Agency Affected: Department of the Interior: Minerals Management Service
Comments: When we confirm what actions the agency has taken in response to this recommendation, we will provide updated information.
Recommendation: The Director of MMS should improve calculations of the benefits and costs of the royalty-in-kind program and the information presented to the Congress by (1) calculating and presenting a range of the possible performances of the royalty-in-kind sales in accordance with Office of Management and Budget guidelines; (2) reevaluating the process by which it calculates the early payment savings; (3) disclosing the costs to acquire, develop, operate, and maintain royalty-in-kind-specific information technology systems; and (4) disaggregating the oil sales data to show the variation in the performances of individual sales.

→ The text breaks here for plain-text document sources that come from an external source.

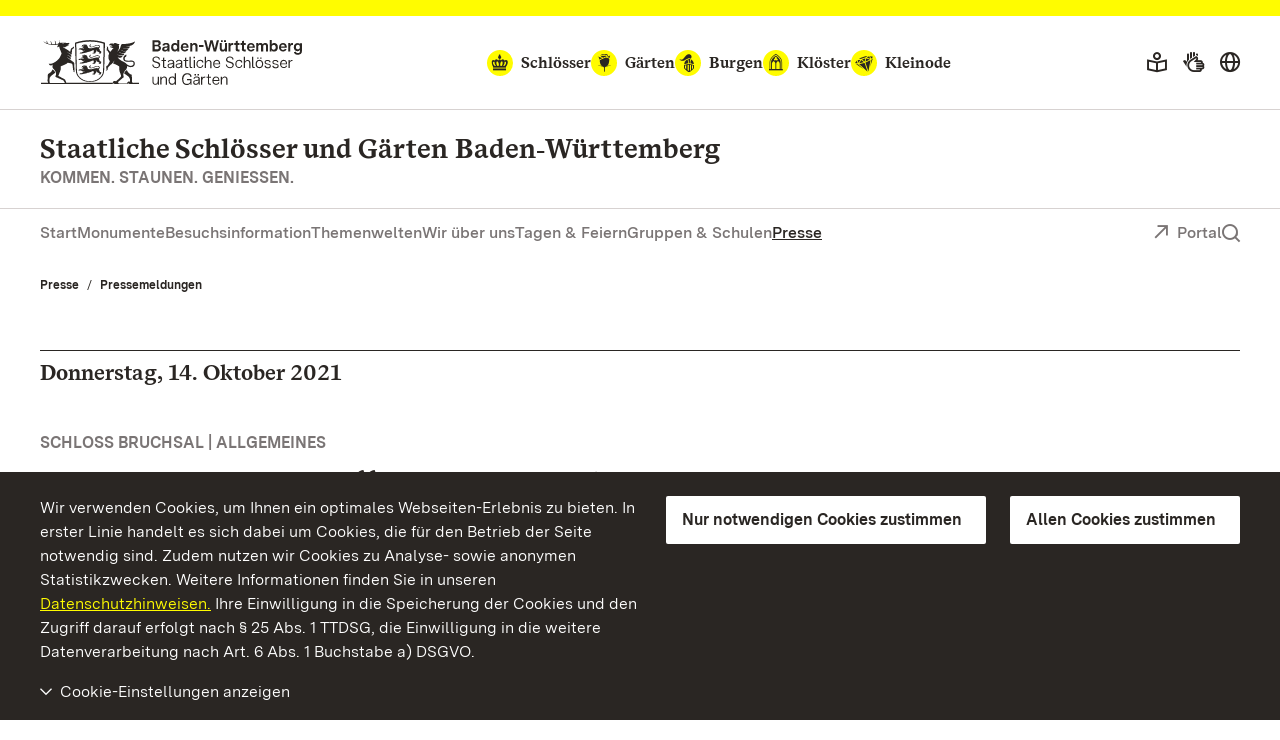

--- FILE ---
content_type: text/css; charset=utf-8
request_url: https://www.schloesser-und-gaerten.de/build/Css/983.css
body_size: 618
content:
@font-face{font-family:BaWueSans;font-style:normal;font-weight:400;src:url(../Fonts/BaWueSansWeb-Regular.woff2) format("woff2"),url(../Fonts/BaWueSansWeb-Regular.woff) format("woff")}@font-face{font-family:BaWueSans;font-style:italic;font-weight:400;src:url(../Fonts/BaWueSansWeb-RegularItalic.woff2) format("woff2"),url(../Fonts/BaWueSansWeb-RegularItalic.woff) format("woff")}@font-face{font-family:BaWueSans;font-style:normal;font-weight:600;src:url(../Fonts/BaWueSansWeb-SemiBold.woff2) format("woff2"),url(../Fonts/BaWueSansWeb-SemiBold.woff) format("woff")}@font-face{font-family:BaWueSans;font-style:italic;font-weight:600;src:url(../Fonts/BaWueSansWeb-SemiBoldItalic.woff2) format("woff2"),url(../Fonts/BaWueSansWeb-SemiBoldItalic.woff) format("woff")}@font-face{font-family:BaWueSans;font-style:normal;font-weight:700;src:url(../Fonts/BaWueSansWeb-Bold.woff2) format("woff2"),url(../Fonts/BaWueSansWeb-Bold.woff) format("woff")}@font-face{font-family:BaWueSans;font-style:italic;font-weight:700;src:url(../Fonts/BaWueSansWeb-BoldItalic.woff2) format("woff2"),url(../Fonts/BaWueSansWeb-BoldItalic.woff) format("woff")}@font-face{font-family:"BaWueSerif";font-style:normal;font-weight:400;src:url(../Fonts/BaWueSerifWeb-Regular.woff2) format("woff2"),url(../Fonts/BaWueSerifWeb-Regular.woff) format("woff")}@font-face{font-family:"BaWueSerif";font-style:normal;font-weight:700;src:url(../Fonts/BaWueSerifWeb-Bold.woff2) format("woff2"),url(../Fonts/BaWueSerifWeb-Bold.woff) format("woff")}@font-face{font-family:Estonia;font-style:normal;font-weight:400;src:url(../Fonts/estonia-v11-latin-regular.woff2) format("woff2"),url(../Fonts/estonia-v11-latin-regular.ttf) format("truetype")}.detail-liste{margin-bottom:1rem;opacity:1}.detail-liste .headline{font-family:BaWueSans,Geneva,Verdana,Calibri,sans-serif;font-size:1rem;line-height:1.5rem;margin-bottom:.5rem}.detail-liste .headline.gray2{color:#7a7575}.detail-liste p{margin-bottom:1rem}.detail-liste a,.detail-liste p{font-family:BaWueSans,Geneva,Verdana,Calibri,sans-serif;font-size:1rem;line-height:1.5rem}.detail-liste a{color:#7a7575;display:inline-block;margin-top:.5rem}.detail-liste a:hover{color:#2a2623}.detail-liste a+a{margin-top:.25rem}.detail-liste a:before{color:#7a7575;font-size:.75rem;margin-right:.25rem}.detail-liste .iconlist{line-height:1.5rem;list-style-type:none;margin:0 0 1rem}.detail-liste .iconlist a{color:#7a7575;display:block;font-family:BaWueSans,Geneva,Verdana,Calibri,sans-serif;font-size:1rem;font-weight:600;line-height:1.5rem;margin-bottom:.5rem;margin-top:.5rem}@media print{.detail-liste .iconlist a{text-decoration:none}}.detail-liste .iconlist a i.icon:before{font-size:.75rem;padding:.25rem}.detail-liste .iconlist a i.icon{vertical-align:top}@media print,screen and (min-width:47.9375em){.detail-liste .iconlist a.icon-mail:before,.detail-liste .iconlist a.icon-phone:before{font-size:.875rem}}.detail-liste .iconlist a:hover{color:#2a2623;font-weight:700}@media print{.detail-liste .iconlist a[href]:after{content:none}}.detail-liste .iconlist+p{margin:1.75rem 0 1.25rem}.marginal-column .detail-liste{margin-top:2.5rem}.marginal-column .detail-liste .headline{margin-top:.75rem;text-transform:uppercase}@media print,screen and (min-width:47.9375em){.marginal-column .detail-liste .headline{margin-top:1.25rem}.marginal-column .detail-liste p{color:#7a7575;font-family:BaWueSans,Geneva,Verdana,Calibri,sans-serif}.marginal-column .detail-liste .iconlist a{font-size:1rem;margin-bottom:.5rem;margin-top:.5rem}.marginal-column .detail-liste .iconlist a:before{font-size:.625rem}}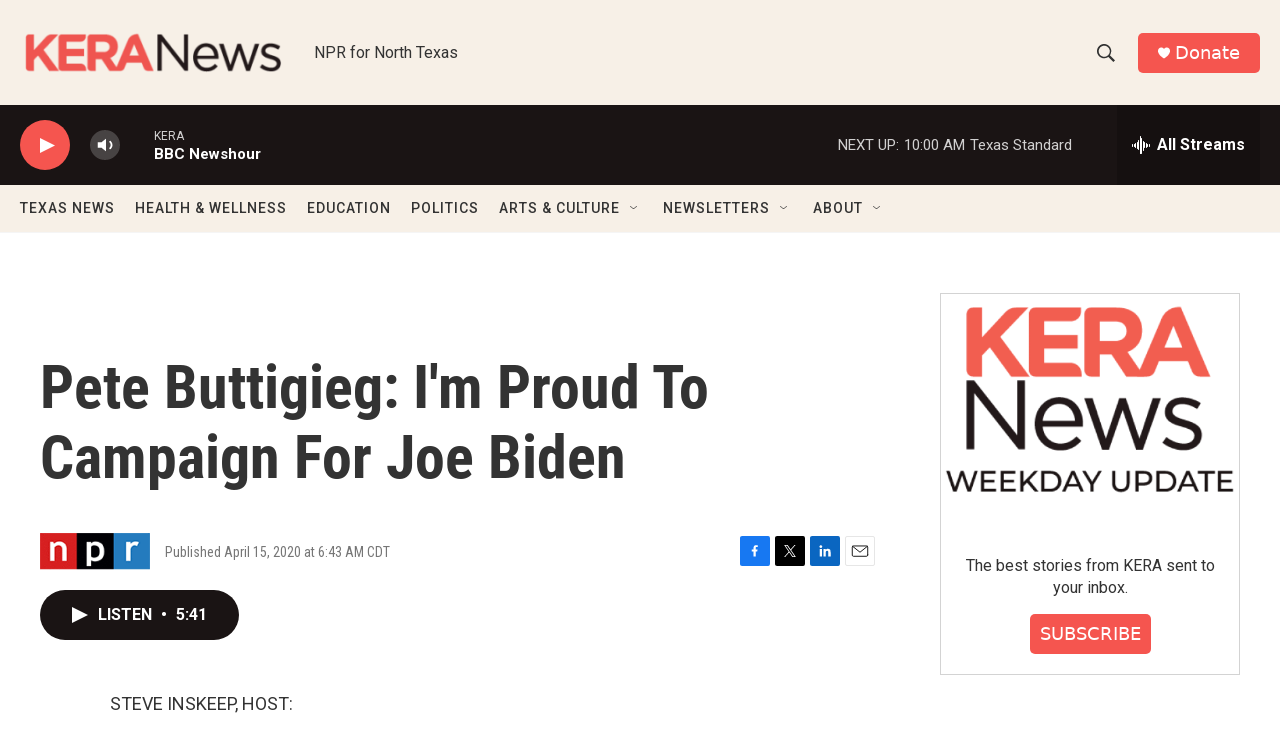

--- FILE ---
content_type: text/html; charset=utf-8
request_url: https://www.google.com/recaptcha/api2/aframe
body_size: 268
content:
<!DOCTYPE HTML><html><head><meta http-equiv="content-type" content="text/html; charset=UTF-8"></head><body><script nonce="yoCDwPE7eCpCH8CjlPFzNQ">/** Anti-fraud and anti-abuse applications only. See google.com/recaptcha */ try{var clients={'sodar':'https://pagead2.googlesyndication.com/pagead/sodar?'};window.addEventListener("message",function(a){try{if(a.source===window.parent){var b=JSON.parse(a.data);var c=clients[b['id']];if(c){var d=document.createElement('img');d.src=c+b['params']+'&rc='+(localStorage.getItem("rc::a")?sessionStorage.getItem("rc::b"):"");window.document.body.appendChild(d);sessionStorage.setItem("rc::e",parseInt(sessionStorage.getItem("rc::e")||0)+1);localStorage.setItem("rc::h",'1768490976504');}}}catch(b){}});window.parent.postMessage("_grecaptcha_ready", "*");}catch(b){}</script></body></html>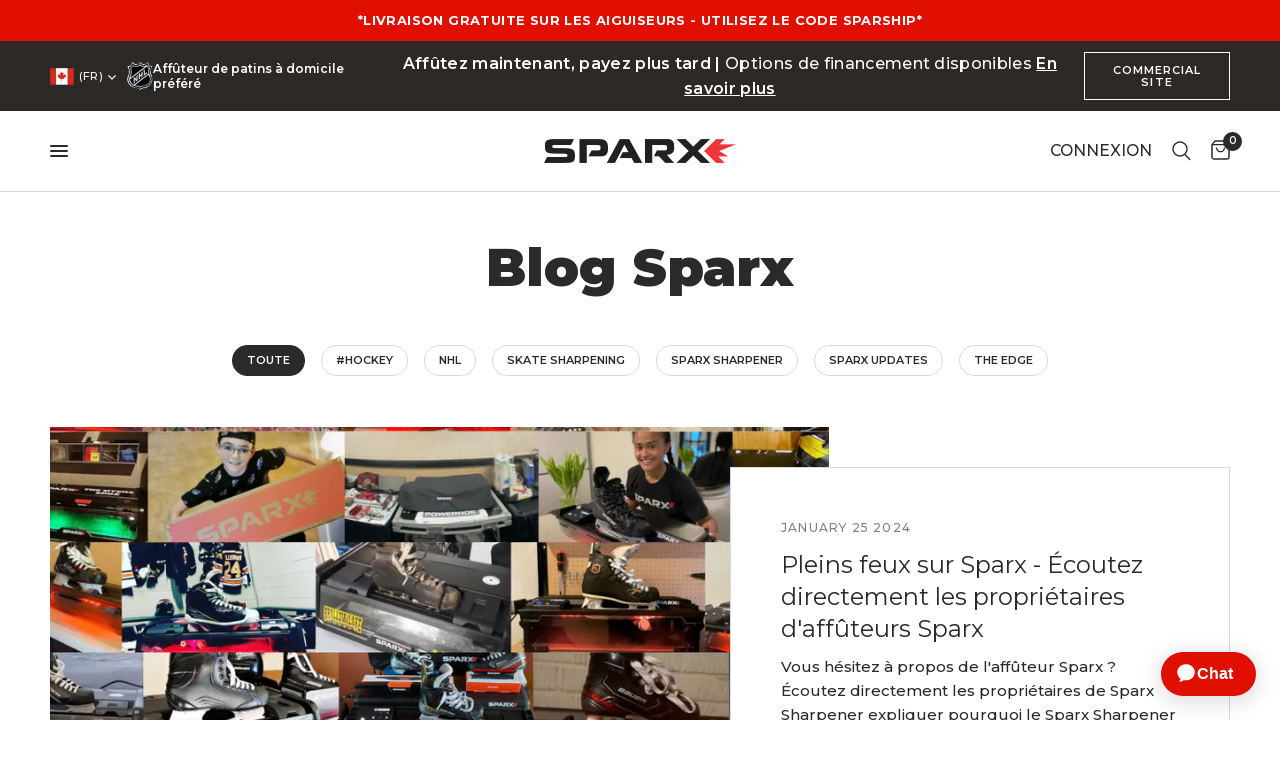

--- FILE ---
content_type: text/css
request_url: https://ca.sparxhockey.com/cdn/shop/t/121/assets/blog-header.css?v=174763329997088884871692112686
body_size: -272
content:
.blog-header__tags a{display:inline-flex;white-space:nowrap;font-size:.6875rem;text-transform:uppercase;height:31px;border-radius:62px;padding:0 14px;align-items:center;font-weight:600;margin:0 5px;border:1px solid var(--color-border)}.blog-header__tags a:hover,.blog-header__tags a.active{color:#fff;background:var(--color-accent);border-color:var(--color-accent)}.blog-header{text-align:center}.blog-header__inner{padding:30px 0}@media only screen and (min-width: 768px){.blog-header__inner{padding:50px 0}}.blog-header__inner h1{margin-bottom:0;line-height:1}.blog-header__inner .rte{max-width:550px;margin:10px auto 0}.blog-header__inner .rte>*:last-child{margin-bottom:0}@media only screen and (min-width: 768px){.blog-header__inner .rte{margin:20px auto 0}}.blog-header__date{display:block;margin:10px 0 0;opacity:.6;font-weight:400}.blog-header__tags{font-size:1.5rem;margin-bottom:20px}@media only screen and (min-width: 768px){.blog-header__tags{margin-bottom:40px}}.blog-header__tags scroll-shadow{width:calc(100% + 30px);margin:0 -15px}.blog-header__tags--inner{display:block;text-align:center;padding:0 15px;overflow-x:scroll;line-height:1;width:100%;white-space:nowrap;scrollbar-width:none}.blog-header__tags--inner::-webkit-scrollbar{display:none}
/*# sourceMappingURL=/cdn/shop/t/121/assets/blog-header.css.map?v=174763329997088884871692112686 */


--- FILE ---
content_type: text/css
request_url: https://ca.sparxhockey.com/cdn/shop/t/121/assets/email-signup.css?v=147485442693002470281692112693
body_size: -389
content:
.email-signup--inner{padding:0 15px;max-width:1440px;margin-left:auto;margin-right:auto}@media only screen and (min-width: 768px){.email-signup--inner{padding:0 50px}}.email-signup{background:var(--color-bg, var(--bg-body));color:var(--color-text, var(--color-body))}.email-signup .signup-container{max-width:510px;margin:0 auto}.email-signup .signup-container button svg path{stroke:var(--color-text, var(--color-accent))}.email-signup .signup-container input{color:var(--color-text, var(--color-body))}.email-signup .signup-container input.input-error{border-color:#e00f00}.email-signup .signup-container .form-notification.error{color:#e00f00}.email-signup .signup-container .form-notification.success{text-align:center;width:100%;display:block}.email-signup .signup-container .form-notification.success p{font-size:20px}.email-signup .section-header--content .h3{color:var(--color-text, var(--color-accent))}
/*# sourceMappingURL=/cdn/shop/t/121/assets/email-signup.css.map?v=147485442693002470281692112693 */


--- FILE ---
content_type: text/javascript
request_url: https://ca.sparxhockey.com/cdn/shop/t/121/assets/trellis-commercial-use.js?v=81041689694702396501715708087
body_size: -408
content:
const commercialUseHandler=event=>{const input=event.currentTarget;input.checked&&input.value==="yes"?fetch("/cart/update.js",{method:"POST",headers:{"Content-Type":"application/json"},body:JSON.stringify({attributes:{"For Commercial Use":"yes"}})}):input.checked&&input.value==="no"&&fetch("/cart/update.js",{method:"POST",headers:{"Content-Type":"application/json"},body:JSON.stringify({attributes:{"For Commercial Use":"no"}})}),updateInputs(input.value)},updateInputs=value=>{document.querySelectorAll("input[name='commercial']").forEach(input=>{input.value==value?input.checked=!0:input.checked=!1})};
//# sourceMappingURL=/cdn/shop/t/121/assets/trellis-commercial-use.js.map?v=81041689694702396501715708087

Agency Affected: Department of the Interior: Minerals Management Service
Status: Closed - Implemented
Comments: In August, 2011, Interior submitted a report to Congress on the performance of the royalty-in-kind (RIK)program in fiscal year 2010 which included much of the information GAO recommended Interior include. Specifically, the report included (1) a range of possible performances of the RIK program in accordance with OMB guidelines, (2) additional data on the information technology system used by the RIK program, and (3) disaggregated data on oil sales to show the variation of performance of individual sales. The Department of the Interior has since discontinued the RIK program.